Role of muscle spindle with respect to functioning of extrafusal fiber (EFF):
Extrafusal fiber (EFF) refers to muscle fiber contraction that brings about various actions in body.
EFF gets motor nerve supply from spinal cord through alpha motor neuron, whereas motor neuron supplies polar region of intrafusal fiber (IFF).
Afferent innervation to intrafusal fibers:
Ia primary afferent fibers carry impulses from nuclear chain and nuclear bag fibers.
IIa secondary afferent fibers carry impulses from nuclear chain fibers (Fig. 9.32).
Whenever EFF is stretched, primary afferent fibers are stimulated due to stretching of equatorial zone of intrafusal fibers. Primary afferent fibers carry afferent information from IFF about both, the amount of stretch of IFF, and velocity or rate at which stretch is taking place.
II afferent fibers are able to detect amount of stretch only.
Tone of muscle is partial state of contraction of muscle even at rest or resistance exerted for passive movement.
How is this Tone of Muscle Maintained?
Anterior horn of spinal cord has both α and ϒ motor neurons. Supraspinal influences from cerebral cortex and subcortical regions act on ϒ motor neuron present in anterior horn of spinal cord. The ϒ efferent fibers when carry impulses (Fig. 9.33) to IFF bring about contraction of polar ends of IFF (as they have contractile elements).

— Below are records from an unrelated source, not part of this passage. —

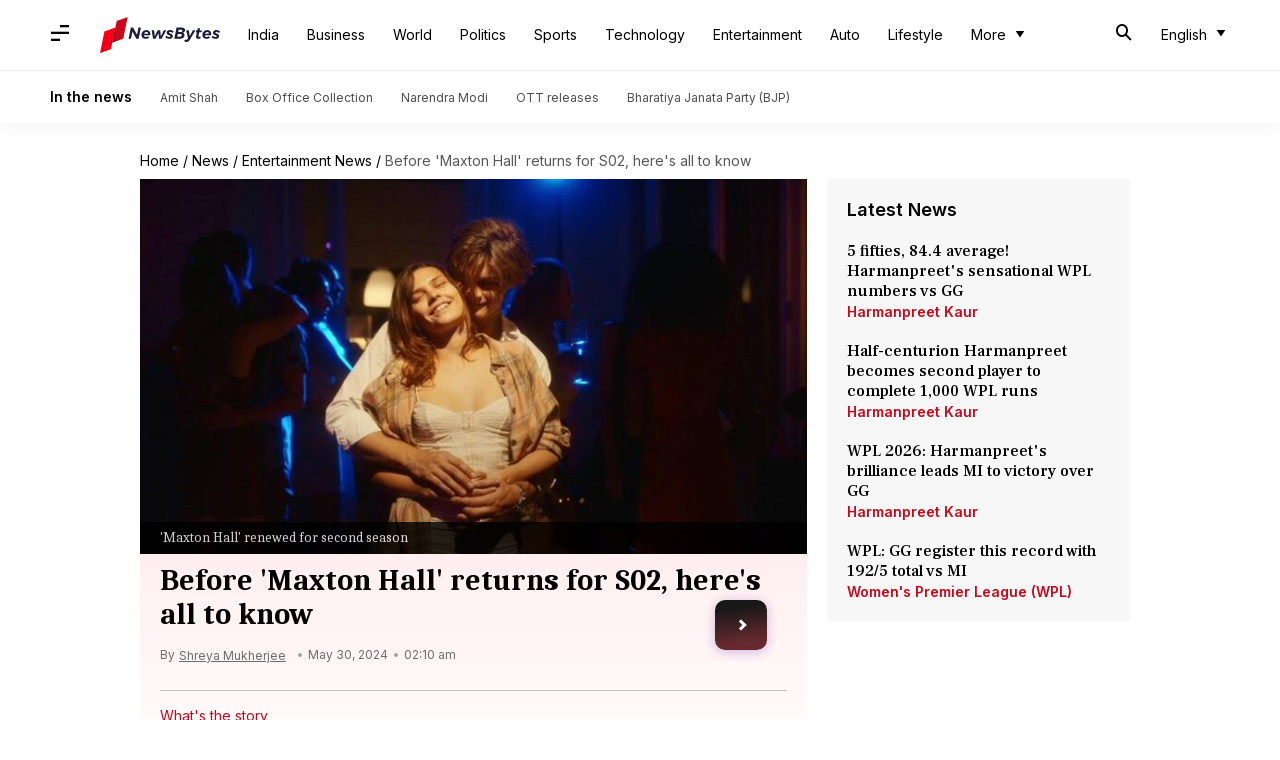

--- FILE ---
content_type: application/javascript; charset=utf-8
request_url: https://fundingchoicesmessages.google.com/f/AGSKWxV2rJNZwfEtBiQ3-r2hfPeW5iVmgMQ_W7MXRd7CNFMh2KvE6t9532dWClHdvS5xcAGHbt7vXg_iTmrY849LupLZT_7gha9eP8fCSLUQWIsNBe_4Q9_K-bxgloA0pvovNQNnUt4x_Wqxk73sB5Sgxg5r_LCBAjAdSDu9Ql1_CAoxSSY-ecjPpikffnMB/__blank_ads./gads.js/adsrot.-468x80./back-ad.
body_size: -1291
content:
window['34a4ae25-ac7d-4c80-9aea-558be06f3896'] = true;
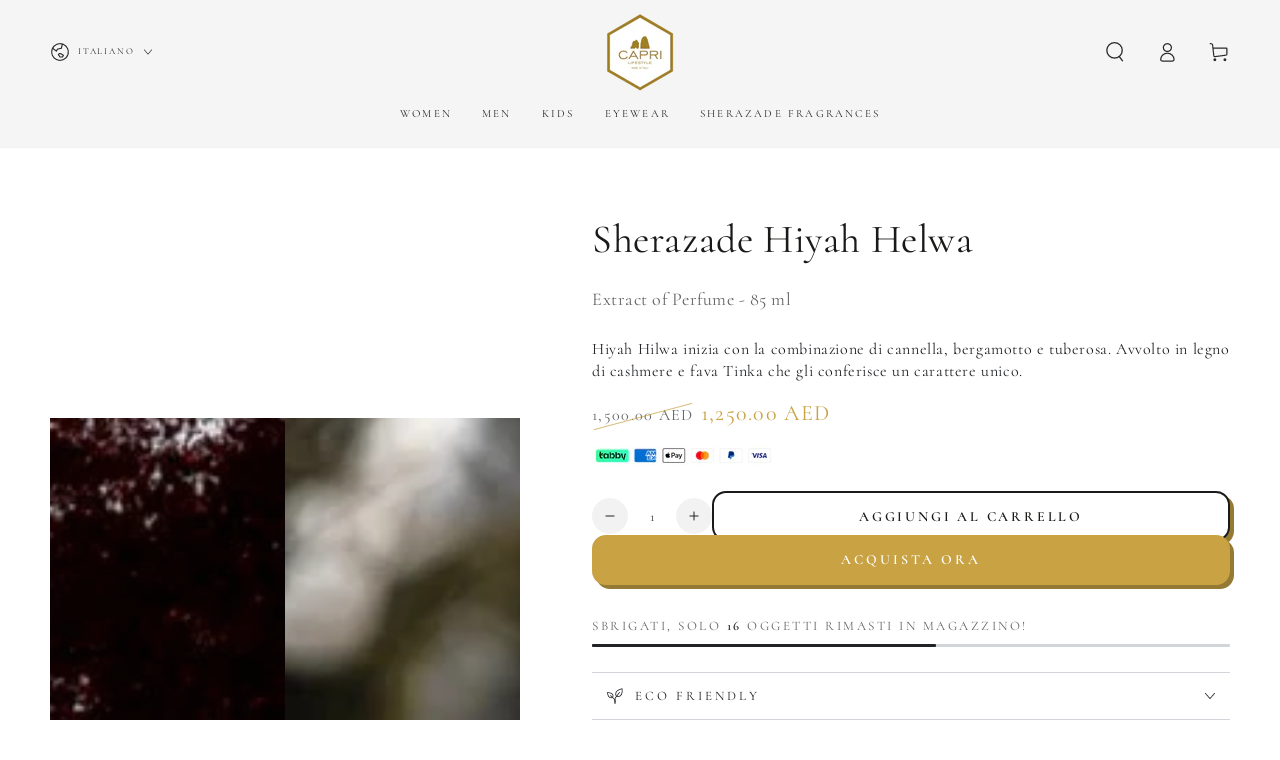

--- FILE ---
content_type: text/html; charset=utf-8
request_url: https://capri-lifestyle.com/it/search?section_id=template--17447998324921__recently-viewed-products&type=product&q=
body_size: -26
content:
<section id="shopify-section-template--17447998324921__recently-viewed-products" class="shopify-section section"><style data-shopify>#shopify-section-template--17447998324921__recently-viewed-products {
    --section-padding-top: 36px;
    --section-padding-bottom: 36px;
    --image-position: center center;
  }</style><link rel="stylesheet" href="//capri-lifestyle.com/cdn/shop/t/7/assets/component-card.css?v=148035708355238335341672245578" media="print" onload="this.media='all'">
<link rel="stylesheet" href="//capri-lifestyle.com/cdn/shop/t/7/assets/component-price.css?v=31654658090061505171672245579" media="print" onload="this.media='all'">
<link rel="stylesheet" href="//capri-lifestyle.com/cdn/shop/t/7/assets/component-product-grid.css?v=56224651402498473291672245579" media="print" onload="this.media='all'">
<link rel="stylesheet" href="//capri-lifestyle.com/cdn/shop/t/7/assets/component-slider.css?v=122325235583381857161672245580" media="print" onload="this.media='all'">
<link rel="stylesheet" href="//capri-lifestyle.com/cdn/shop/t/7/assets/section-recently-viewed-products.css?v=79060606148019739031672245583" media="print" onload="this.media='all'"><link rel="stylesheet" href="//capri-lifestyle.com/cdn/shop/t/7/assets/section-main-product.css?v=56604794023341491681672245583" media="print" onload="this.media='all'">
  <link rel="stylesheet" href="//capri-lifestyle.com/cdn/shop/t/7/assets/component-deferred-media.css?v=17808808663945790771672245579" media="print" onload="this.media='all'"><noscript><link href="//capri-lifestyle.com/cdn/shop/t/7/assets/component-card.css?v=148035708355238335341672245578" rel="stylesheet" type="text/css" media="all" /></noscript>
<noscript><link href="//capri-lifestyle.com/cdn/shop/t/7/assets/component-price.css?v=31654658090061505171672245579" rel="stylesheet" type="text/css" media="all" /></noscript>
<noscript><link href="//capri-lifestyle.com/cdn/shop/t/7/assets/component-product-grid.css?v=56224651402498473291672245579" rel="stylesheet" type="text/css" media="all" /></noscript>
<noscript><link href="//capri-lifestyle.com/cdn/shop/t/7/assets/section-recently-viewed-products.css?v=79060606148019739031672245583" rel="stylesheet" type="text/css" media="all" /></noscript>

<recently-viewed-products class="recently-viewed-products" data-url="/it/search?section_id=template--17447998324921__recently-viewed-products&type=product&q="></recently-viewed-products>


</section>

This leads to stretch/distortion of equatorial zone of IFF. When this happens, receptors present at equatorial zone of IFF get stimulated. This leads to production of action potentials which is carried to spinal cord through la primary afferent fibers. These afferent impulses in turn stimulate alpha motor neuron in anterior horn of spinal cord.

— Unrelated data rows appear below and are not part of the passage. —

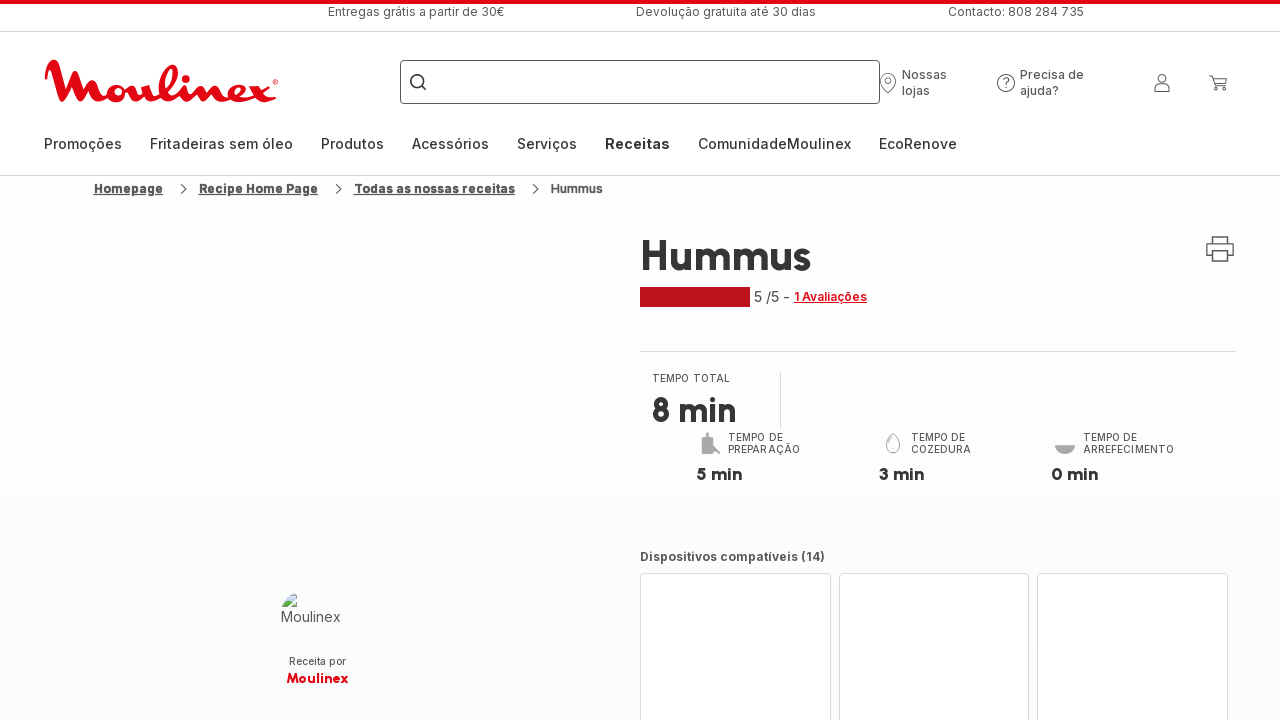

--- FILE ---
content_type: image/svg+xml; charset=utf-8
request_url: https://twicpics.moulinex.pt/https://dam.groupeseb.com/m/54d5ab1a4bf1cc15/Digital-MO-PRODUCT-FOOD_PROCESSORS-CUISINE_COMPANION-FP800A-PACKSHOT-A-tif.tif?timestamp=20250313153230&twic=v1/output=preview
body_size: 1624
content:
<svg xmlns="http://www.w3.org/2000/svg" width="2157" height="2362"><filter id="f" color-interpolation-filters="sRGB"><feGaussianBlur stdDeviation="90.286949"/><feComponentTransfer><feFuncA type="table" tableValues="1 1"/></feComponentTransfer></filter><image xmlns:f="http://www.w3.org/1999/xlink" preserveAspectRatio="none" width="2157" height="2362" filter="url(#f)" f:href="[data-uri]"/></svg>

When alpha motor neuron is stimulated, it brings efferent impulses to sarcomere of EFF, giving rise to contraction of EFF. As IFF is attached parallel to EFF, when the muscle contracts, stretching of IFF will decreases. Since stretching of equatorial zone is decreased, receptors in muscle spindle will not be stimulated any more. This brings about no action potential development in afferent fiber.
Because of this, impulses going to spinal cord along la fibers is decreased. When there are no impulses along la fibers, stimulation of alpha motor neuron also stops (Fig. 9.34). Now muscle starts relaxing. This type of alternating contraction and relaxation goes on continuously and is responsible for maintenance of muscle tone.
This whole mechanism is known as α- ϒ linkage. Some of impulses from higher parts of CNS may predominantly stimulate alpha motor neuron and some may stimulate ϒ neuron only.
Increase in the tone of muscle is seen whenever there is mid collicular section. Increase in muscle tone in this situation is due to increased y discharge. This is known as Sherrington’s animal or condition is also known as decerebrate rigidity.
If posterior nerve root is also sectioned (deafferentation) in decerebrate rigidity, tone of muscles is decreased. Decrease in muscle tone now is due to interruptions in α- ϒ linkage (that is la primary afferents are unable to carry impulses to spinal cord through posterior nerve to stimulate alpha motor neurons).
Pollock-Davis animal is due to increased stimulation of alpha motor neurons and results in rigidity. When there is ischemia of cerebellum it results ischemic decerebration. This type of rigidity will not be lost by deafferentation (that is sectioning of posterior nerve roots). It is because in this condition increased muscle tone is due to hyperactivity of alpha motor neurons itself and not due to gamma motor neuron hyperactivity.